The other constitutional judges also expressed themselves almost through the bank. Liberally well-known Judge Johannes Masing accused the deputies: "They want to protect autonomy by taking the opportunity to exercise them". Ultimately, it's all about showing, "We will not tolerate that." Masing had come by lot to the Senate, as a replacement for Peter Müller (CDU). The former Saarland Prime Minister Müller had been declared biased because of his commitment to an euthanasia ban.

"What remains?" Constitutional Court judge Doris König asked, if you do not want to get involved in palliative relief, not eat without food, and do not want to brutally kill yourself.

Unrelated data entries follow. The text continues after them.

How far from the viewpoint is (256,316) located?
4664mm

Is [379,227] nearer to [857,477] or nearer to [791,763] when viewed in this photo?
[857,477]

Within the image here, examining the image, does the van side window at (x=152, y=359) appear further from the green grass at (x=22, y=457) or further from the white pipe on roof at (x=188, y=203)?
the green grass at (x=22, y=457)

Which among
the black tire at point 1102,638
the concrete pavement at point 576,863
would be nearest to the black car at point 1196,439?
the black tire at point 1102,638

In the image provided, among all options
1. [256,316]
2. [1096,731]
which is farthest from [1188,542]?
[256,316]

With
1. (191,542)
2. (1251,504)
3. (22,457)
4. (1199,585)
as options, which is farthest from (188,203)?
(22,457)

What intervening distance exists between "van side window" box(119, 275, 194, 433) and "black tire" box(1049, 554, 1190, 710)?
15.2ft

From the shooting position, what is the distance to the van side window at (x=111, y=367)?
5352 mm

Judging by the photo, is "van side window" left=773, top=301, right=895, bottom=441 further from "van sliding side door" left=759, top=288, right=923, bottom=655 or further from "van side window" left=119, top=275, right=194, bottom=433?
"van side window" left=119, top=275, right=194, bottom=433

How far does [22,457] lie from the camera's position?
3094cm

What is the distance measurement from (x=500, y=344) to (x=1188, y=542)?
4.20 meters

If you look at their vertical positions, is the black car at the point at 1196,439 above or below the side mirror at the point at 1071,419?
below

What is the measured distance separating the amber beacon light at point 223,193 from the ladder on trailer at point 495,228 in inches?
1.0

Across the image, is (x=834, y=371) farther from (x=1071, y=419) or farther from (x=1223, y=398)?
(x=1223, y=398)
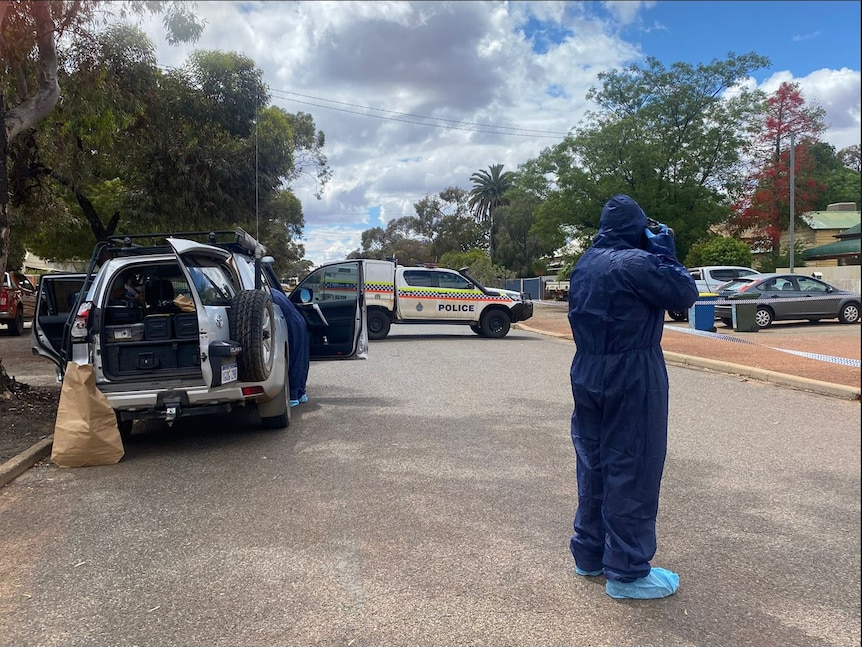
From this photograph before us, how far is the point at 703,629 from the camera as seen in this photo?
3.07 m

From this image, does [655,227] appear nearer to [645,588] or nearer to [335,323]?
[645,588]

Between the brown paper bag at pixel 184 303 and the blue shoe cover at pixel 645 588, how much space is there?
4926mm

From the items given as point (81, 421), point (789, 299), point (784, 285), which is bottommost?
point (81, 421)

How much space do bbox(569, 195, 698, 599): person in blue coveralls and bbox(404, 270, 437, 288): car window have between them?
14002 mm

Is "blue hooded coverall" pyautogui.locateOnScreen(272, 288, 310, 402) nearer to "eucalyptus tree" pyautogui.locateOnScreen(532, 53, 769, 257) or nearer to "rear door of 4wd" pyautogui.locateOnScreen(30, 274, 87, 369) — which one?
"rear door of 4wd" pyautogui.locateOnScreen(30, 274, 87, 369)

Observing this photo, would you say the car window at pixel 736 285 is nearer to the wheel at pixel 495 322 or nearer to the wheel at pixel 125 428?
the wheel at pixel 495 322

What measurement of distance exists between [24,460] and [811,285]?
1880cm

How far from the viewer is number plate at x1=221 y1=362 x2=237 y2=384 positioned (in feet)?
20.0

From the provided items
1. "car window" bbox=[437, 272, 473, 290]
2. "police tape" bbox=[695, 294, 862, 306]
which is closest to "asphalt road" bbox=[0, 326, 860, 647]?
"car window" bbox=[437, 272, 473, 290]

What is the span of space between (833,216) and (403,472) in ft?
149

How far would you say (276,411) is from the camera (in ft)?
23.0

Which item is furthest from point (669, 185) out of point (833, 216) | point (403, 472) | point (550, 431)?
point (403, 472)

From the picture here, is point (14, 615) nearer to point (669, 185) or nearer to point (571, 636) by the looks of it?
point (571, 636)

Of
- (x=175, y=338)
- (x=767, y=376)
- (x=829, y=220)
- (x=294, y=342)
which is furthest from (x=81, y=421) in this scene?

The answer was given by Judge Ullrich Maidowski: for someone who "wants to turn before" there is "no way out". Normally, the exercise of fundamental rights is the rule, and the interference with fundamental rights is the exception. "Here it is the other way around."

Constitutional judge Peter Huber openly suggested instead of the general prohibition to choose a "milder construction", and with this directly "to set the dangers, the autonomy protection" - much like the abortion, where you "with a consulting solution and no bad experience have made.

Sybille Kessal-Wulf, rapporteur for the case and responsible for the drafting of the judgment, did not allow the dissuasive examples to apply to other countries: Why does not the German legislator say: "We just do it better"? "Alternative regulatory concepts" could include, according to the Constitutional Court judge, that at least two or even three physicians have to assess a deceased person; that there is a waiting period to prevent hasty decisions; that a psychologist with additional qualification is mandatory; that only certain medications may be used; that there are additional control tools.

Instead, the current legal situation in the sentence formulated by a representative of the medical profession: "In the end it gets stuck with the doctor."

Against this background, Voßkuhle even acknowledged the raison d'être of assisted suicide groups: "It may not be a coincidence that dying clubs have formed" because they offer the necessary expertise. A dying helper could help "that things do not get out of hand" - especially if they themselves are professionally controlled.

"Abstract Life Protection" was not the goal

Only the CDU-nominated judge Christine Langefeld tried to build a bridge for the defenders of the ban: whether it was not about "the protection of life" as such?

The representative of the Bundestag, the university teacher Steffen Augsberg, either did not recognize the intention, or he was simply too honest: "Abstract Lebensschutz" was not the objective of the deputies, the Green MEPs that you wanted to have it, otherwise not supported.

Instead of his client Horst L., the Munich attorney Christoph Knauer took over his last word: He asked to cancel the prohibition paragraph completely, and not to set the legislator only a deadline for correction. Because with further waiting "our client, who runs away the time, would not help."